_Data provided:_
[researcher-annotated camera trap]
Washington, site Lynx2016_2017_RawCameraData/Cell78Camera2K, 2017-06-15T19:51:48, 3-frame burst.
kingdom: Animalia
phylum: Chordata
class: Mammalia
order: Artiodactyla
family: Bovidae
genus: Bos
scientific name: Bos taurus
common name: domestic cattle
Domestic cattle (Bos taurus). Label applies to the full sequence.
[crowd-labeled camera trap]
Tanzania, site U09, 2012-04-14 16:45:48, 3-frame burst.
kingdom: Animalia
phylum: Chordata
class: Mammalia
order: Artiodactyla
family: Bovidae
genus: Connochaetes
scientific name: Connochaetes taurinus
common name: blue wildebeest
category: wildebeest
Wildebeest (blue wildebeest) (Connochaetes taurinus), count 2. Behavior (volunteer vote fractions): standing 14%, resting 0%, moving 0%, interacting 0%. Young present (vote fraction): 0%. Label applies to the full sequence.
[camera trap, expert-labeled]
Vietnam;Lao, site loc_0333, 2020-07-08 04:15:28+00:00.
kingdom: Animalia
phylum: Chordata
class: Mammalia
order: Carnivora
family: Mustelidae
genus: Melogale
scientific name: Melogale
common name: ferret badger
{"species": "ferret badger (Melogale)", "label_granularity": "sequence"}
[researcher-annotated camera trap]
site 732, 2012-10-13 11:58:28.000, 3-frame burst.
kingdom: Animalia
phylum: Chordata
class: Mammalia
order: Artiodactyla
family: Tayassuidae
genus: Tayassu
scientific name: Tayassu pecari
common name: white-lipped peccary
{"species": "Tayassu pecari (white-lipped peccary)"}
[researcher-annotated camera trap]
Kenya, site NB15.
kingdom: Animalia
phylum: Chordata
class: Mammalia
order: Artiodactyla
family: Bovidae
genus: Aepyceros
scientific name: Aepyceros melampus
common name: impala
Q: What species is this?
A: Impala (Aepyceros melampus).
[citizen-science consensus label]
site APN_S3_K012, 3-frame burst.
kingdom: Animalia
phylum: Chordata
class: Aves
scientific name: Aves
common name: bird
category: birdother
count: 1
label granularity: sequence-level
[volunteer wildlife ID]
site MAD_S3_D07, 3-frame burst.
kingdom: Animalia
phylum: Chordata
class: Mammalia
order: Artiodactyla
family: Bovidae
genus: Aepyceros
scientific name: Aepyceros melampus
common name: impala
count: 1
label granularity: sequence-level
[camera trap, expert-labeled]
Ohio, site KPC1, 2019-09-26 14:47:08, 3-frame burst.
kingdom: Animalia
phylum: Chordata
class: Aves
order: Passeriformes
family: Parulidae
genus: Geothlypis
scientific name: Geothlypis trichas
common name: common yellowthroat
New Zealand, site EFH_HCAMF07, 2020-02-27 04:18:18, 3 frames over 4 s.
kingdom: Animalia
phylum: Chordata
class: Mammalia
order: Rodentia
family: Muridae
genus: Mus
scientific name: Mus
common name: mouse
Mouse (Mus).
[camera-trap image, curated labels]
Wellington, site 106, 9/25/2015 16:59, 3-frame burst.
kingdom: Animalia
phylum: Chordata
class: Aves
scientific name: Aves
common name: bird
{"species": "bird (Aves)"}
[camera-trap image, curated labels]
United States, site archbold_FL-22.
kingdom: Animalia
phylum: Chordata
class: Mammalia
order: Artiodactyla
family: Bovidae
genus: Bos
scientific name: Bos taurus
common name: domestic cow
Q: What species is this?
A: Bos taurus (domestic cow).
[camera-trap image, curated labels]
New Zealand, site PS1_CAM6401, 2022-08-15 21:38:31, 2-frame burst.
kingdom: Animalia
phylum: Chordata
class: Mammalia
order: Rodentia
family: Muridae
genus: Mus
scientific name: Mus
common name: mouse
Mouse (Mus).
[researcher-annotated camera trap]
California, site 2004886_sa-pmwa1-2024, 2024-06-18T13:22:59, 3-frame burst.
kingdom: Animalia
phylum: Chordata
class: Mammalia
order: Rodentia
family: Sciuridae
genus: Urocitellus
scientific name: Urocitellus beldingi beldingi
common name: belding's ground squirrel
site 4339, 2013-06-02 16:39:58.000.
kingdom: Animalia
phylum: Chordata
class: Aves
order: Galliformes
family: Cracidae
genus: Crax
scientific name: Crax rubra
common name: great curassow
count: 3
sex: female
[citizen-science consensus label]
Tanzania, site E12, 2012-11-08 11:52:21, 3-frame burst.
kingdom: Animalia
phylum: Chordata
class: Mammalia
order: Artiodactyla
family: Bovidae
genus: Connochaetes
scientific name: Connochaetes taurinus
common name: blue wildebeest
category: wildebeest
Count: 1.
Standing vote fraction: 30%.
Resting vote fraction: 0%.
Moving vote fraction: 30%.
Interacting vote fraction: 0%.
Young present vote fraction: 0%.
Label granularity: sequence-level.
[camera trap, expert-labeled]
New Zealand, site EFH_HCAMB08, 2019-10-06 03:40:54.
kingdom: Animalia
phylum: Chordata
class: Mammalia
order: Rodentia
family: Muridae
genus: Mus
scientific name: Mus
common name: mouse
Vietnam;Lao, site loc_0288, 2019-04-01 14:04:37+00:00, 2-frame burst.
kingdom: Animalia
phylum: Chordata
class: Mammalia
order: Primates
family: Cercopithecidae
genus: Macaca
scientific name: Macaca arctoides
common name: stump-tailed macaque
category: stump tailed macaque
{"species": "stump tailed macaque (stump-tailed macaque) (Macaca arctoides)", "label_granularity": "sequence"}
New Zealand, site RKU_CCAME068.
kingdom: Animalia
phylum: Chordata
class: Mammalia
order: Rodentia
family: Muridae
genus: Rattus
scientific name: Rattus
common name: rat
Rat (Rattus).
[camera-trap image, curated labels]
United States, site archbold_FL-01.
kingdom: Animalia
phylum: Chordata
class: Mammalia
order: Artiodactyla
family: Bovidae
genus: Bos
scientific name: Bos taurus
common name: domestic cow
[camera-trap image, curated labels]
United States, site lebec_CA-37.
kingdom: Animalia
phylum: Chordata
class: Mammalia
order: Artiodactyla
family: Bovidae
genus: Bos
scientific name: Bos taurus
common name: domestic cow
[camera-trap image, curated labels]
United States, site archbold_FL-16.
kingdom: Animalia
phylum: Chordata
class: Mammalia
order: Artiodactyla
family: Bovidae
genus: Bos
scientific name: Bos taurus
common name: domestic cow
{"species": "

_What you are asked to do:_ Where a line in the records above contains the string "Vietnam", copy that line.

_Response to this exercise:_
Vietnam;Lao, site loc_0333, 2020-07-08 04:15:28+00:00.
Vietnam;Lao, site loc_0288, 2019-04-01 14:04:37+00:00, 2-frame burst.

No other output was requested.